The film tells the story of Max (Damon), a factory worker on an overpopulated Earth in the year 2154. The "1 percent" have long since fled for the colossal utopian space station Elysium, leaving the remaining 99 percent to fight over the scraps on the ground.
After a nasty industrial accident, an irradiated Max is given five days to live. His only chance is to gain access to Elysium, where every home is equipped with a device that can cure any illness. But his way is blocked by Elysium's iron-fisted Secretary of Defense (Foster), who will apparently stop at nothing to prevent "illegals" from reaching the station.
In the course of events leading up to Max's planned incursion, he becomes responsible not only for his own survival but also for that of the leukemia-stricken daughter of a childhood friend and possibly the future of the entire human race.
Little wonder that, as the burdens upon him multiply, Max has to be physically reinforced by means of a cybernetically-activated exoskeleton surgically attached to his body.
Early reviews have been positive to mixed; it's currently a 66 percent on Rotten Tomatoes. Most of the negative criticism seems to focus on what are perceived by some as the film's "heavy-handed politics." Few complaints have been leveled against the visual aspects of the movie, the storytelling or the performances of the actors.

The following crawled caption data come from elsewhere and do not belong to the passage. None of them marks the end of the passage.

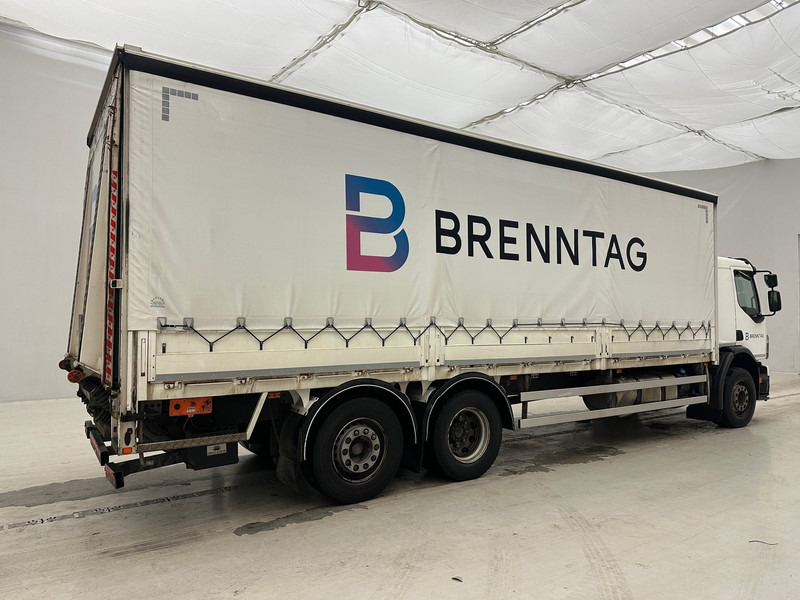 Volvo FE 300 - 6x2 - 侧帘卡车:图4 Volvo FE 300 - 6x2 - 侧帘卡车:图4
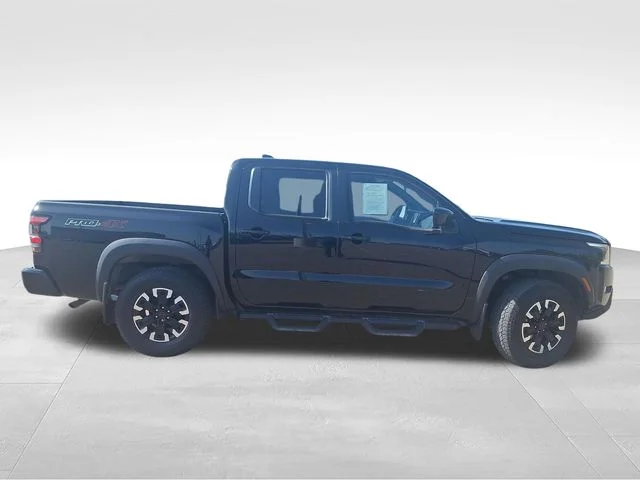 Used 2023 Black Nissan PRO-4X image 9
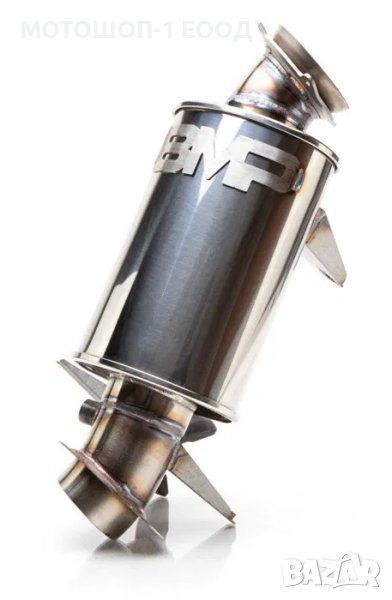 НОВ АУСПУХ за Ski-Doo Summit Freeride TURBO 850 от BIKEMAN USA, снимка 1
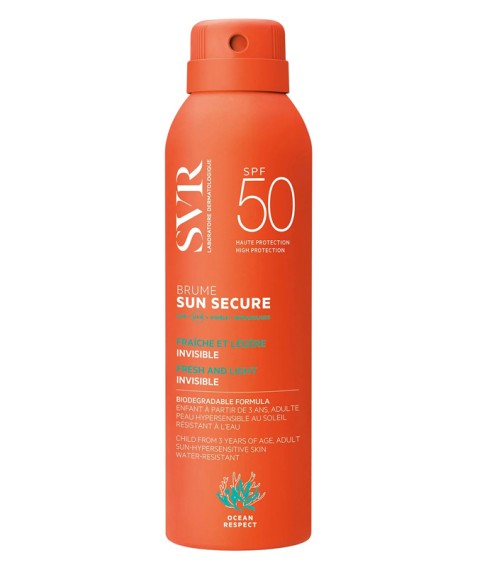SUNSECURE Brume fp50+ 200ml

I wonder if the politics seem "heavy-handed" because unlike “District 9,” which was a study of the bureaucratic administration of institutionalized racism/species-ism, "Elysium" concerns more relatable, typically "conservative vs. liberal" subjects like immigration class warfare, and health care.
Regardless, "Elysium" arrives with seemingly a lot going for it, if you're at all weary of sequels, reboots and massive spectacles with little going on beneath the surface. It runs for a less-than-bloated 109 minutes, and is rated R.